What you should do =>
Can you copy every item below word for word, leaving out the pictures?

Information given =>
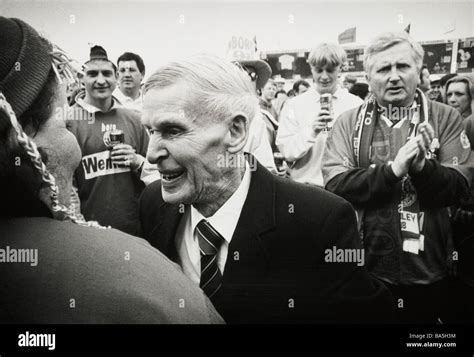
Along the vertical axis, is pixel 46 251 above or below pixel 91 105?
below

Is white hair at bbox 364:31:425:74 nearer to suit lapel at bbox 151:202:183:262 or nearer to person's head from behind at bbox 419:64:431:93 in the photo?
person's head from behind at bbox 419:64:431:93

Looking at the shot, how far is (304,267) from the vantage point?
1.62 m

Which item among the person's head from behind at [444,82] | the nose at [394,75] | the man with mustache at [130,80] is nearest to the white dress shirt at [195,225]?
the man with mustache at [130,80]

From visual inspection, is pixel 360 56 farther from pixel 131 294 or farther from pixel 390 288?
pixel 131 294

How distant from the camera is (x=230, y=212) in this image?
162 cm

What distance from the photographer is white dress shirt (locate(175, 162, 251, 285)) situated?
1.62 meters

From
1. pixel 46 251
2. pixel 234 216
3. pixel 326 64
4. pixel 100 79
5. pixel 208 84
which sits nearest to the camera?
pixel 46 251

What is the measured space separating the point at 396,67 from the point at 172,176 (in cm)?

Output of the task =>
Along the vertical axis, is pixel 46 251 above or below pixel 91 105?
below

Is white hair at bbox 364:31:425:74 nearer to suit lapel at bbox 151:202:183:262 or nearer to person's head from behind at bbox 419:64:431:93 in the photo?
person's head from behind at bbox 419:64:431:93

Looking at the shot, how far is (304,267) from the vantage point?
1.62 m

Which item among the person's head from behind at [444,82] | the nose at [394,75] | the man with mustache at [130,80] is nearest to the white dress shirt at [195,225]?
the man with mustache at [130,80]

From visual inspection, is pixel 360 56 farther from pixel 131 294 or farther from pixel 390 288?
pixel 131 294

How distant from the camera is (x=230, y=212) in this image?
162 cm

What distance from the photographer is white dress shirt (locate(175, 162, 251, 285)) situated?
1.62 meters

From
1. pixel 46 251
2. pixel 234 216
3. pixel 326 64
4. pixel 100 79
5. pixel 208 84
which sits nearest to the camera?
pixel 46 251

What is the measured space separating the point at 396,67 from the point at 172,176 (in cm)?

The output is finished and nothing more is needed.